The snowdrop wave is starting to feel more like a tsunami and I am spending almost every day in the field looking for, and generally finding, snowdrops. I’ve seen ten species so far, spread over the months between mid-October 2015 and early March 2016. If, and it’s a jolly big if, things go according to plan, I aim to see the other 12* over the next five weeks. This is the sort of plan that Nassim Nicholas Taleb, self-described flâneur – a word that, coupled with ‘galanthophile’, might be carved on my gravestone – and author of Antifragile: Things That Gain From Disorder, would describe as ‘fragile’.
Virtually everything could go wrong.

So far, to my amazement, so good. But the price of good fortune in snowdrop hunting is that it is becoming increasingly difficult to keep up with writing about my travels in anything approximating real time. The relatively brief windows of sobriety that exist between arriving at a hotel and commencement of the second bottle of red wine simply do not contain enough minutes, at my typing speed.

For the next few weeks, posts on this blog are likely to sound increasingly like dispatches sent in morse code, from a battlefield, occasionally with real guns.

At Heathrow, huge billboards had announced that Terminal 5 had been voted the world’s best airport terminal.
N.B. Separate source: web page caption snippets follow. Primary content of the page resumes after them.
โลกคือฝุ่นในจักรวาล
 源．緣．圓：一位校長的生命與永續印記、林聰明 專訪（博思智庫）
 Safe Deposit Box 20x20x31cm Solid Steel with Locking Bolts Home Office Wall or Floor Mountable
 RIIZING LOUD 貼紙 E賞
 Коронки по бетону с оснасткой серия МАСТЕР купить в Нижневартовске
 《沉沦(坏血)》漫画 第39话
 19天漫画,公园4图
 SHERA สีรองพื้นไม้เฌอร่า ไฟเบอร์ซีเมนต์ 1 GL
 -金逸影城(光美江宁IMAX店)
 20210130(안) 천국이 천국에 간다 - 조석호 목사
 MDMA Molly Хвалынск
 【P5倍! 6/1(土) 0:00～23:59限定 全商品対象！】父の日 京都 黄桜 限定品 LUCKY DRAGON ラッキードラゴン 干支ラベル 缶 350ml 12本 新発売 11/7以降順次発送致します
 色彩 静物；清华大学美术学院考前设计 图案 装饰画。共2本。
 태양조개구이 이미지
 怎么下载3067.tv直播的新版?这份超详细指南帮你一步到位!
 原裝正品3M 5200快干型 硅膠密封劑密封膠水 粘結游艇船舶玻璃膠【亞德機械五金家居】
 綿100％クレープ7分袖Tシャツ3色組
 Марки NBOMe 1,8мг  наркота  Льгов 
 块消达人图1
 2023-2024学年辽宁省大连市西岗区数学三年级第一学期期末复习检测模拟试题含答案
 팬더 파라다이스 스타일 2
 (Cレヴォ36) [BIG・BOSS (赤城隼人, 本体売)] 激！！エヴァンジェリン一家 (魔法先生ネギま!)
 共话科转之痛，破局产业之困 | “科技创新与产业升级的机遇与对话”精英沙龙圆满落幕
I don’t know who was doing the voting, but they need to get out more. Ikaria airport would get mine. It has one terminal – more of a shack, really. There is nothing to buy, because there are no shops, but the single kiosk serves excellent espresso. There is one conveyor belt, at which luggage arrives within two minutes of disembarkation. There is one car hire desk, and the lady behind it approaches you in the few seconds between landing and baggage retrieval, because you are the only tourist to have arrived on the island that day. She doesn’t ask for your credit card, because there are no facilities for swiping the card. One suspects that electricity is available only periodically. The walk to the waiting car is so short that it is hardly worth standing up to cross the few paces between the door of the shack and the parked car.
Hubris is my favourite sin, with sloth and gluttony coming joint second. So I have long wanted to visit Ikaria, where Icarus, son of Daedalus, fell to his death in the sea, having flown too close to the sun on his wings of wax and feathers. Snowdrops eventually provided the excuse, for Ikaria is home to the eponymous Galanthus ikariae, which also occurs further west in the Aegean.
Ikaria is long and relatively narrow, the long axis of the island oriented roughly west-east. The main ridge, with several peaks around 1000m tall, runs rather close to the south coast, so that most of the island faces north. Numerous rivers and streams drain into the sea on the north coast. It is in some of these valleys that snowdrops grow, much as I had found them on Andros and Naxos.

Populations were surprisingly rare. Most apparently suitable habitats did not have any snowdrops and, with one exception, the half a dozen populations that I found were small, containing a few dozen to a few hundred plants. My time on the island was brief and it is quite possible that I didn’t find other large populations that occur on the island, but it is clear that snowdrops are far from ubiquitous here.

I was a little late to see the snowdrops at their peak. Most plants, in the populations that I found, were going over. But these were handsome plants, often clump-forming, with big flowers on strong, upright scapes, topped with scimitar-like, curving spathes.


The inner segment marks, as with the plants on Andros and Naxos, reminded me of a molar tooth, occupying between a third and a half of the segment.


The snowdrops that I saw were growing either in almost pure sand, derived from the granite rocks, or in very stony, thin soil, enriched with leaf litter.
I was most interested to compare the snowdrops on Ikaria with those on Andos and Naxos, which some authorities regard as a distinct subspecies, ‘snogerupii’. The plants I saw on Ikaria were generally smaller in stature than those on Andros (on Naxos the plants I saw were just emerging). The leaves of the Ikaria plants were a darker, matt green, than the plants on Andros and Naxos. The flowers were very similar – indistinguishable, in my judgement. If you were to grow, side-by-side, snowdrops from Andros, Naxos and Ikaria you would, I think be able to tell at a glance whether the plants originated from the latter or the former two islands, not least on account of their very different flowering times. But as to whether they represent different species, that’s an argument for Byzantine bishops, not galanthophiles.

Growing with the Galanthus in one site, and on pure sand on its own at another, was Crocus biflorus subsp. nubigena.


* There are 20 generally accepted snowdrop species, a total that rises to 22, if you include the controversial Galanthus samothracicus and G. graecus, which is likely to be split from G. gracilis and formally renamed soon.